The report states that cyber assets increased by 133 percent year-over-year, from an average of 165,000 in 2022 to 393,419 in 2023. Organizations also saw the number of security vulnerabilities, or unresolved findings, increase by 589 percent, indicating a snowball effect as the number of assets more than doubled. The number of security vulnerabilities did not grow in direct proportion to the number of assets which may be attributed to an actual increase in unresolved vulnerabilities and the adoption of new technologies for vulnerability identification.
Other report highlights:
- Unified cyber insight is crucial — The average security team correlates 8.67 security data sources for unified cyber insight. Unified cyber insights matter a lot if anyone wants to effectively defend the cloud-native attack surface. However, teams may struggle to make a case for data access to systems owned or administered by other teams.

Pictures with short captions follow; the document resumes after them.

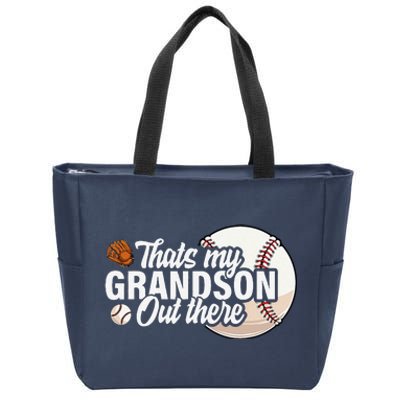 ThatS My Grandson Out There Baseball Grandpa Grandma Zip Tote Bag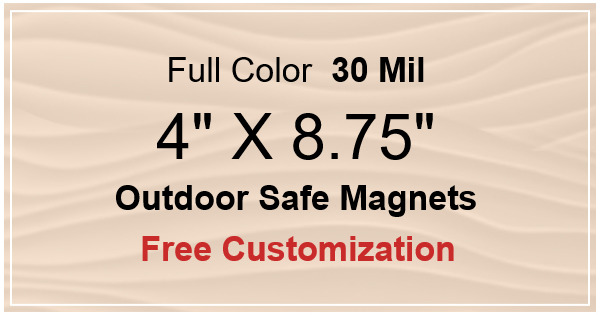 4x8.75 Custom Magnets - Outdoor & Car Magnets 35 Mil Square Corners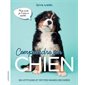 Comprendre son chien: 100 attitudes et petites manies décodées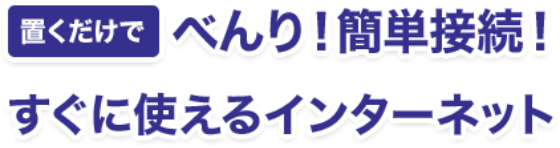 べんり!簡単接続!置くだけですぐに使えるインターネット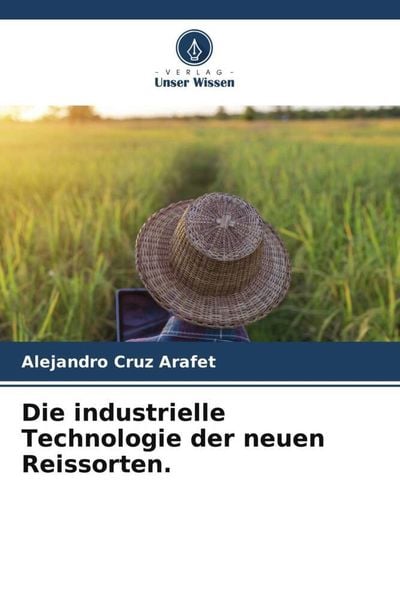 Die industrielle Technologie der neuen Reissorten., Taschenbuch von Alejandro Cruz Arafet, Verlag Unser Wissen, 9786205169209
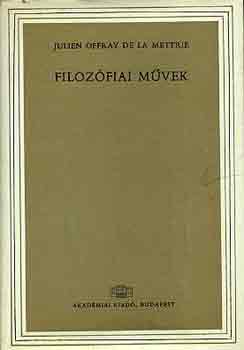 Julien Offray de la Mettrie - Filoz�fiai m�vek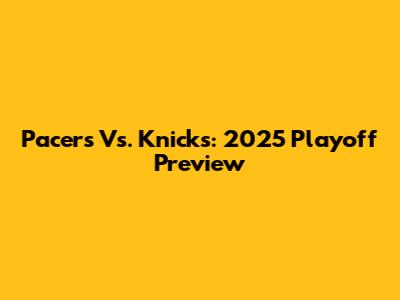 Pacers Vs. Knicks: 2025 Playoff Preview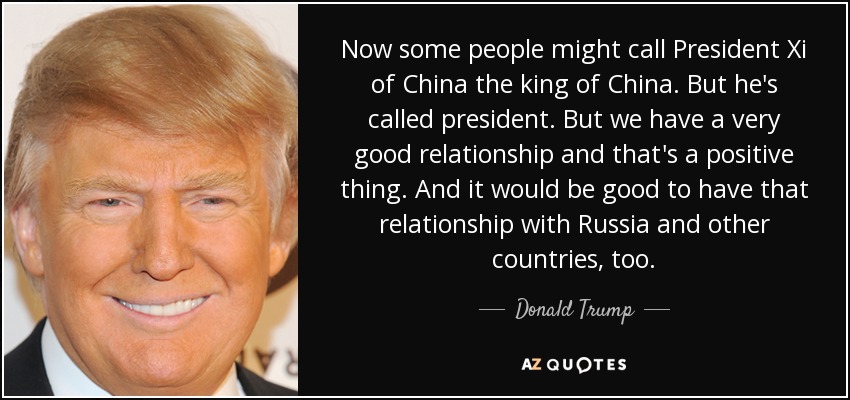 Now some people might call President Xi of China the king of China. But he's called president. But we have a very good relationship and that's a positive thing. And it would be good to have that relationship with Russia and other countries, too. - Donald Trump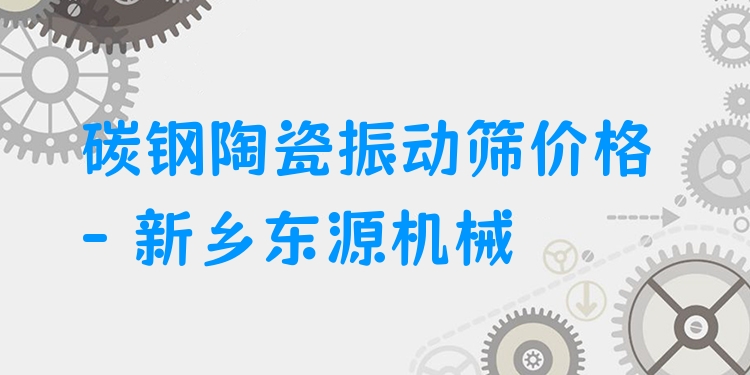 碳鋼陶瓷振動(dòng)篩價(jià)格 - 新鄉(xiāng)東源機(jī)械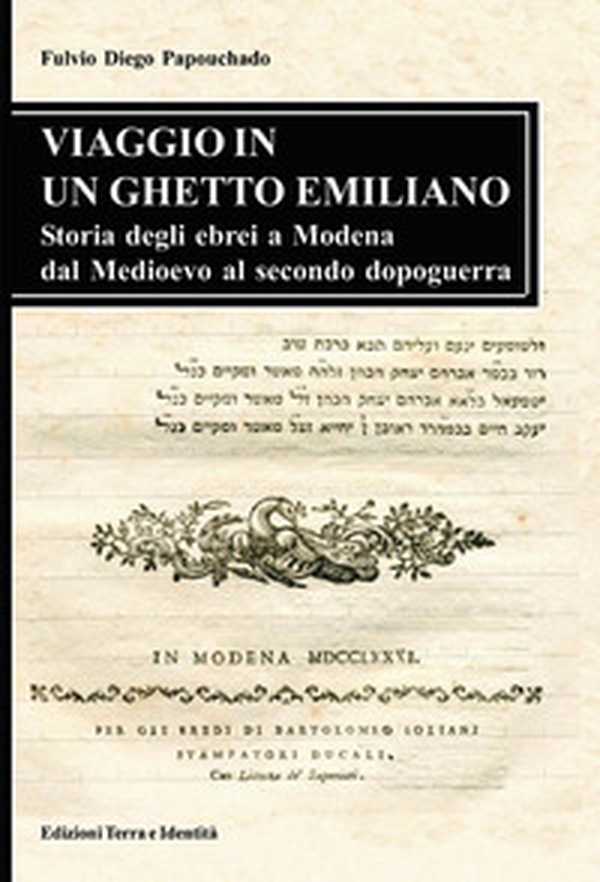Viaggio in un ghetto emiliano. Storia degli ebrei a Modena dal Medioevo al secondo dopoguerra - Librerie.coop Viaggio in un ghetto emiliano. Storia degli ebrei a Modena dal Medioevo al secondo dopoguerra - Librerie.coop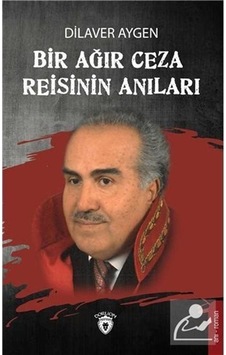 Bir Ağır Ceza Reisinin Anıları - Dilaver Aygen - Dorlion Yayınevi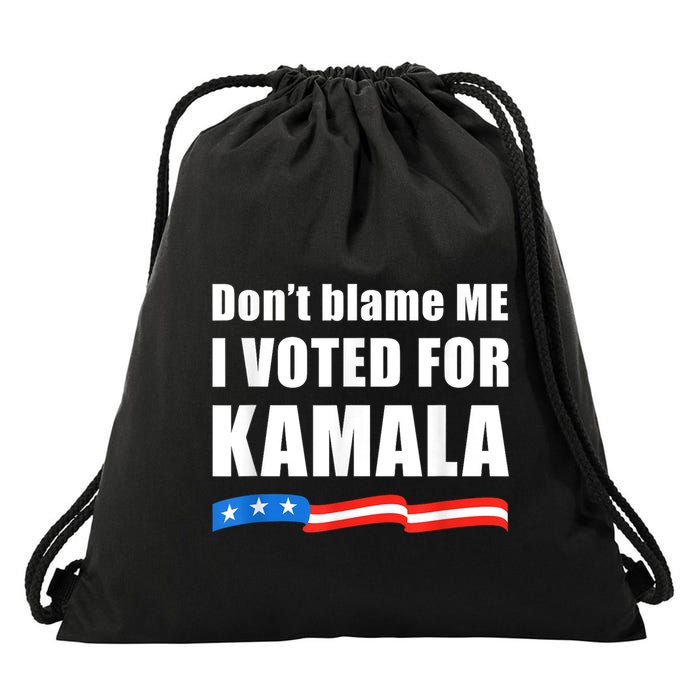 Dont Blame Me I Voted For Kamala Pro Harris Supporter Drawstring Bag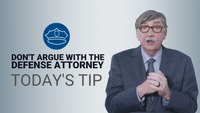 Don’t argue with defense attorneys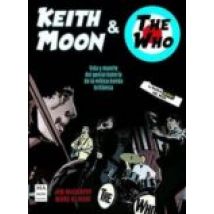 Keith Moon & The Who: Vida Y Muerte Del Genial Bateria De La Mitica Ba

- Cyber Assets are Business Assets —Understanding that the average asset is worth $17,711 in 2023 may not help security teams get enough budget. However, it is a start toward quantifying the value of cyber assets.
- The Modern Attack Surface is Distributed — Security practitioners are responsible for an average of 334 unique Cloud Service Provider (CSP) accounts in 2023 across all organizational sizes, or an average of 225 and 559 unique accounts at large and mid-sized organizations, respectively. Distributed cloud architecture methods create resiliency in the era of destructive ransomware attacks. But, the hyper-growth in distributed cloud architecture has introduced an unprecedented era of complexity for cybersecurity teams, who must contend with more assets, less standardization across CSPs, and the necessity of unified cyber insight.